Legal Aid Should Not Be Eliminated, Bipartisan Support Groups Sent Letter To OMB
Mar 20, 2017 09:05 AM EDT
The Legal Services Corporation (LSC) has been providing free legal representation to the poor since 1974. The provision of free legal aid representation to the under deprived has always been sustained by the bipartisan support, and it needs to happen again this year.
The organization funds more than 130 legal aid organizations throughout the U.S. and is the largest source of support for legal aid for the poor. Numerous federal budget proposals have been submitted to Congress that calls elimination of funding for the organization but each time, bipartisan support for LSC has prevailed.
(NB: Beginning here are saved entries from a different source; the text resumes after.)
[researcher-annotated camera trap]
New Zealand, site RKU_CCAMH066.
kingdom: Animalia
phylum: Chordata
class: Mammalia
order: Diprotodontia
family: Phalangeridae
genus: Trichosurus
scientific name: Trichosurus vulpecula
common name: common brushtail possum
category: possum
The Office of Management and Budget (OMB) recently announced that funds for the legal aid were being targeted for eventual elimination, according to Above The Law. In response, more than 150 chairs and managing partners from the largest corporate law firms in the nation, reaching beyond partisan divides, has sought the defense of equal access to justice.
Last week, the bipartisan group of legal community leaders sent a letter to OMB urging that LSC should remain strong and viable, that its funding not be cut. The firms lauded the efforts of LSC and explained that "our ability to provide pro bono legal services is directly dependent on partnership with legal aid organizations... eliminating the Legal Services Corporation will not only imperil the ability of civil legal aid organizations to serve Americans in need, it will also vastly diminish the private bar's capacity to help these individuals."
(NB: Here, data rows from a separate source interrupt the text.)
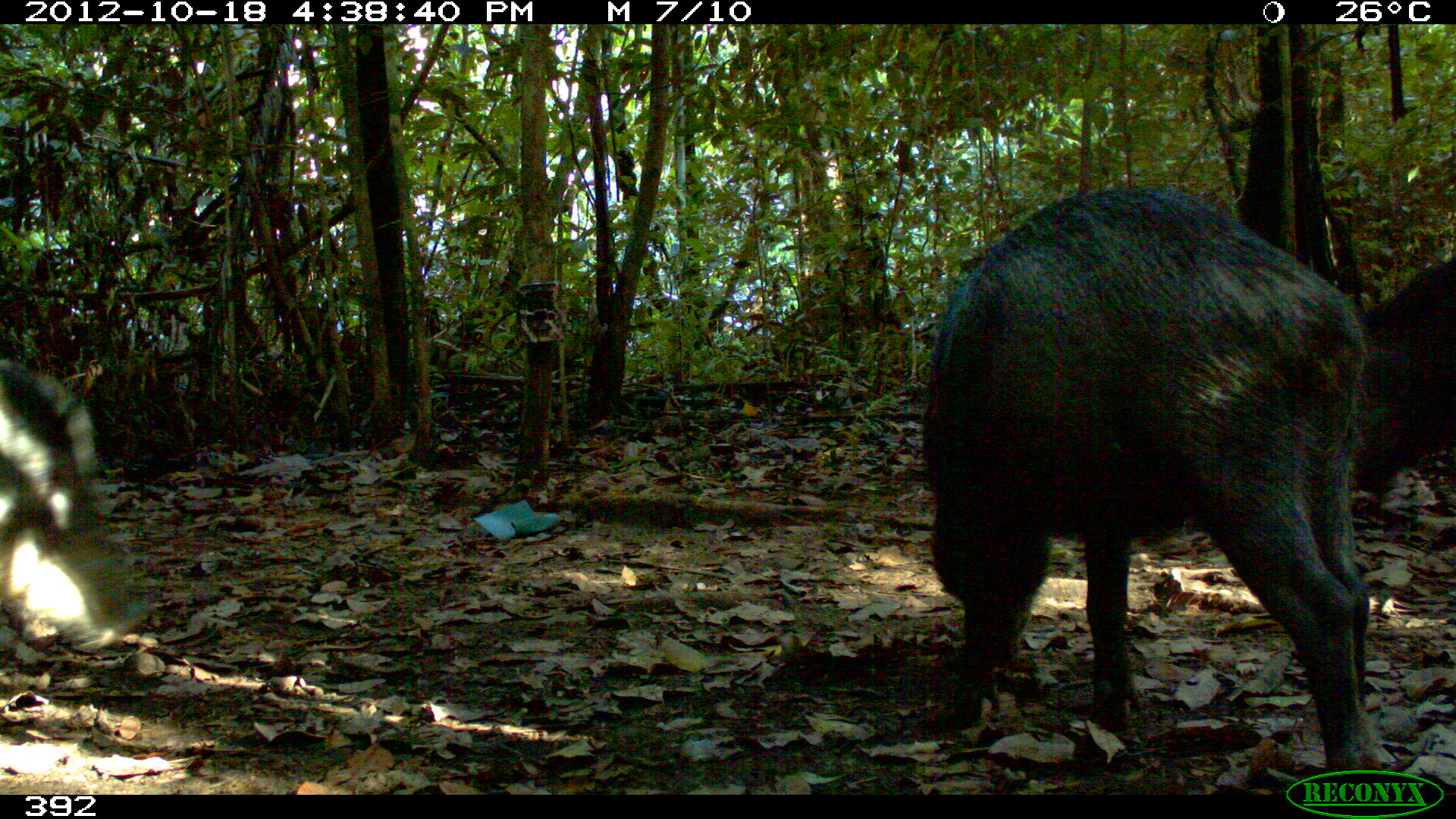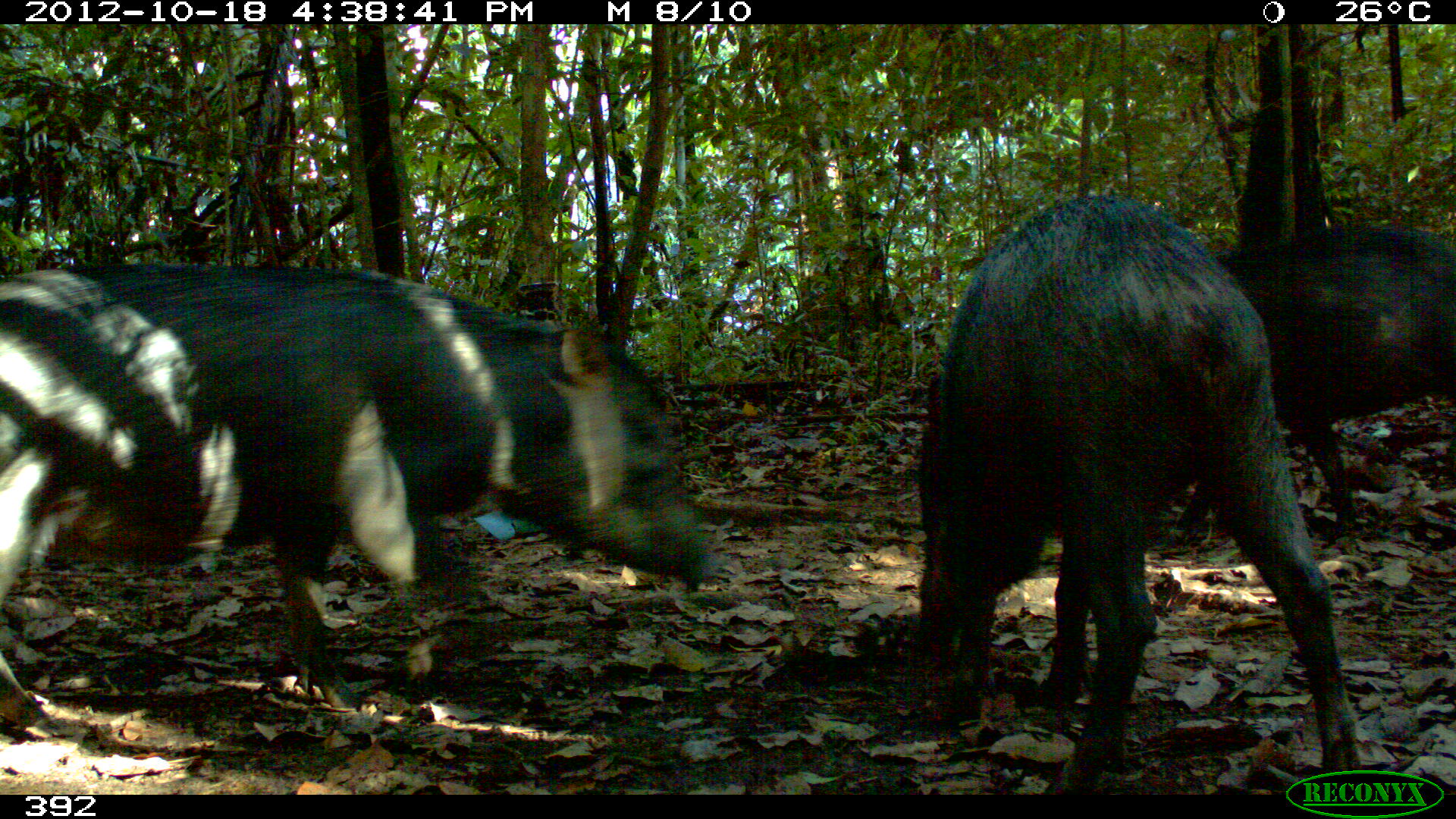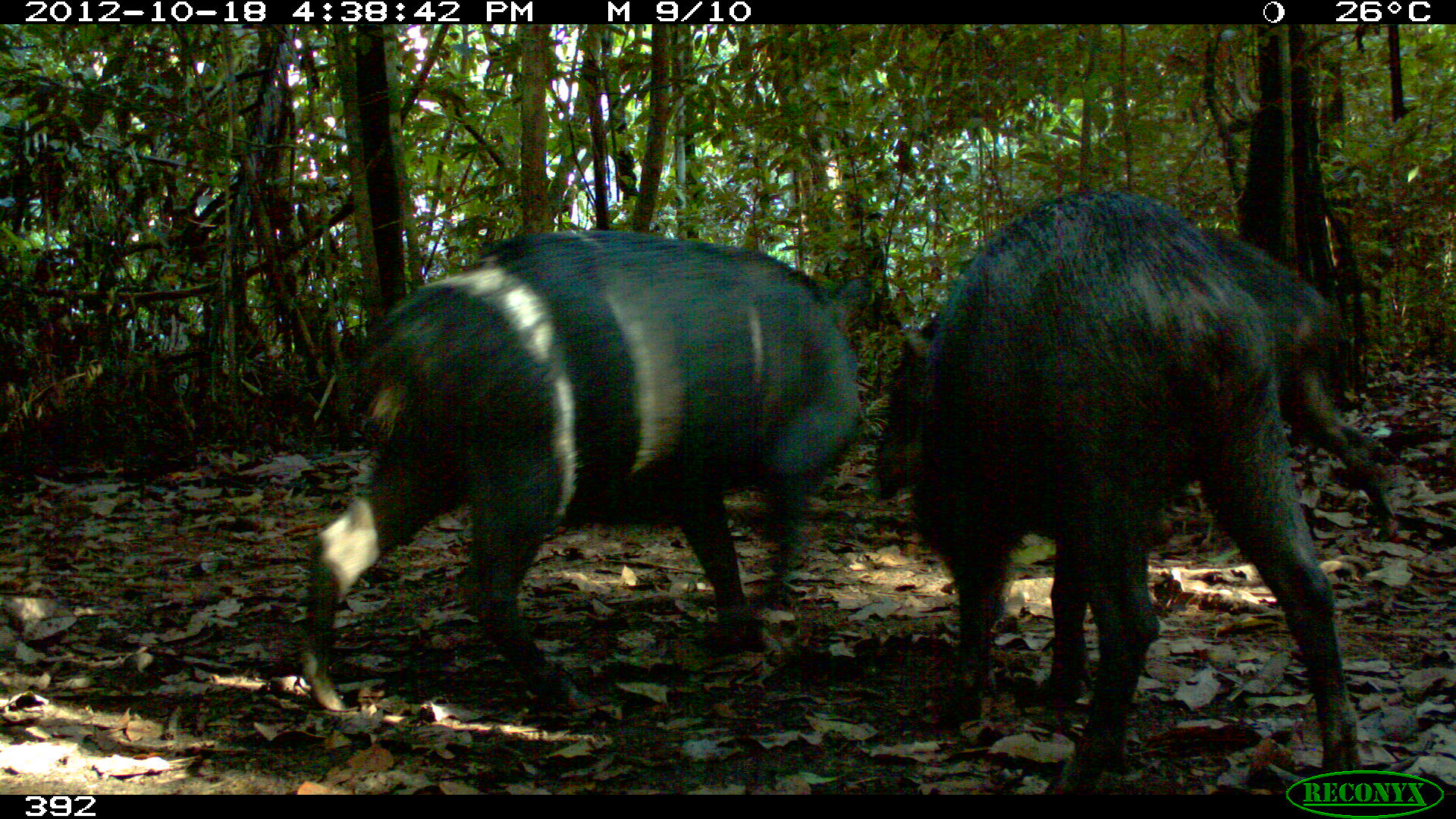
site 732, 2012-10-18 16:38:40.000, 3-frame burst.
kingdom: Animalia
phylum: Chordata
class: Mammalia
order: Artiodactyla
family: Tayassuidae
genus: Tayassu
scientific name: Tayassu pecari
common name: white-lipped peccary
Tayassu pecari (white-lipped peccary).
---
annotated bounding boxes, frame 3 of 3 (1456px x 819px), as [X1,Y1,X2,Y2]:
tayassu pecari: [864,180,1362,794]; [300,228,862,710]; [1158,216,1398,540]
LSC has been largely uninterrupted for more than 40 years due to the emergence of a bipartisan group of Congressional supporters to the notion of equal access to justice for the poor and voiceless. Without the access to justice an attorney can bring, people might end up homeless and without medical care, or worse, without hope.
Therefore, bipartisan support has been a significant part of legal aid in service of its vulnerability. The support in legal aid should continue to prevail, as justice demands it should.